I remember during a particular visit to Hilda’s studio in the early 1990s, how I paused to ponder over one of her dynamic drawings titled “Space Shot”. Exemplifying her skill at expressing motion, its subject was a flying dart accompanied by a small pink heart in the centre of a circle. When she caught me studying it, she smiled like a Cheshire cat and didn’t murmur a word about its possible meaning. In retrospect, I think this drawing could very well stand in as a portrait of the artist. For me, it represents a focused mission, the dart a symbol of striving to achieve a goal or to reach a target, shooting across white unknown space with unerring instinct and intuition, persistence, and breadth of vision in what was for Hilda an expression of love.

Hilda Woolnough, Dart drawing.
Hilda Woolnough, Dart drawing.

Hilda’s artistic mission shot well beyond the edges of a sheet of paper to pierce the community and world at large. It involved the tireless promotion of the arts as integral to community-building and to all of life, revealing time and time again how they are vital to the cultural, social, and economic fabric and prosperity of society, how they can act as a catalyst for social change, and how they can enrich the lives of everyone. From organizing children’s art exhibitions and Students’ Art Expo, to the development with her partner Reshard Gool of an alternative newspaper and Square Deal Press, and to her instrumental role in the creation of many artistic organizations, including the Phoenix Gallery, the Gallery-On-Demand, Great George Street Gallery, the PEI Printmakers’ Council, the P.E.I. Council of the Arts, and the Arts Guild, Hilda left an indelible mark on Prince Edward Island, and also nationally as director of the Canadian Conference of the Arts from 1989 to 1996.

She was a bright and shining light, a champion of artists and artists’ rights, loved and respected by all those whose lives she touched. She ignited numerous hearts and minds with the magic of art and its great power for transforming lives.

The inaugural posthumous Late Great Award bestowed on her from the City of Charlottetown, and the renaming of The Gallery at the Guild as “The Hilda Woolnough Gallery” are acts of profound gratitude that honour the extraordinary legacy of the Island’s “Angel of the Arts”, inspiring hope, “that thing with feathers”, for the future prosperity of the arts.
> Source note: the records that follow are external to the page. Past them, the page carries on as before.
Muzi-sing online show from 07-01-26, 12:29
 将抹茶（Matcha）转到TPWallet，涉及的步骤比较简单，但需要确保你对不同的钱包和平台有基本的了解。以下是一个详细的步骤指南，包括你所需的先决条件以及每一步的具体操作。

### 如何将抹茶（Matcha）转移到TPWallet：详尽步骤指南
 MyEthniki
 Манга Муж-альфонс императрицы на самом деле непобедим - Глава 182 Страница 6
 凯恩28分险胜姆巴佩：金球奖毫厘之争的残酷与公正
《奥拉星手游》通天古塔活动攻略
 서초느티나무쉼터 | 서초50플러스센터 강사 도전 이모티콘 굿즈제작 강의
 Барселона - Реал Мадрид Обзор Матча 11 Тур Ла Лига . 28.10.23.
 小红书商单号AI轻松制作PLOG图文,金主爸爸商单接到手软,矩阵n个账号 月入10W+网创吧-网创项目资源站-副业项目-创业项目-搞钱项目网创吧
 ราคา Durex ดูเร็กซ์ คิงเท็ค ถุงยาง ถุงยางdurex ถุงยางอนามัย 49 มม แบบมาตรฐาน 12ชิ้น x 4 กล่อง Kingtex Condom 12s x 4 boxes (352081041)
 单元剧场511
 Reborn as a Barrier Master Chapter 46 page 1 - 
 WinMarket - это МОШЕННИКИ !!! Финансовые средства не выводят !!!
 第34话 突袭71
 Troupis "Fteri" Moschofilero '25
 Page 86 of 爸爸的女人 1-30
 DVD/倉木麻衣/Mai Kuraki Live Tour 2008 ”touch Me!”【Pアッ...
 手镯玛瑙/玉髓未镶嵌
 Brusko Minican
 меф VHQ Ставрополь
Terry Graff is a visual artist, art writer, and independent curator. He has curated over 200 exhibitions, is the author of numerous articles and books on both contemporary and historical art and artists, and is a former director of the Confederation Centre Art Gallery (PEI), Rodman Hall Arts Centre (Ontario), the Mendel Art Gallery (Saskatchewan), and the Beaverbrook Art Gallery (New Brunswick).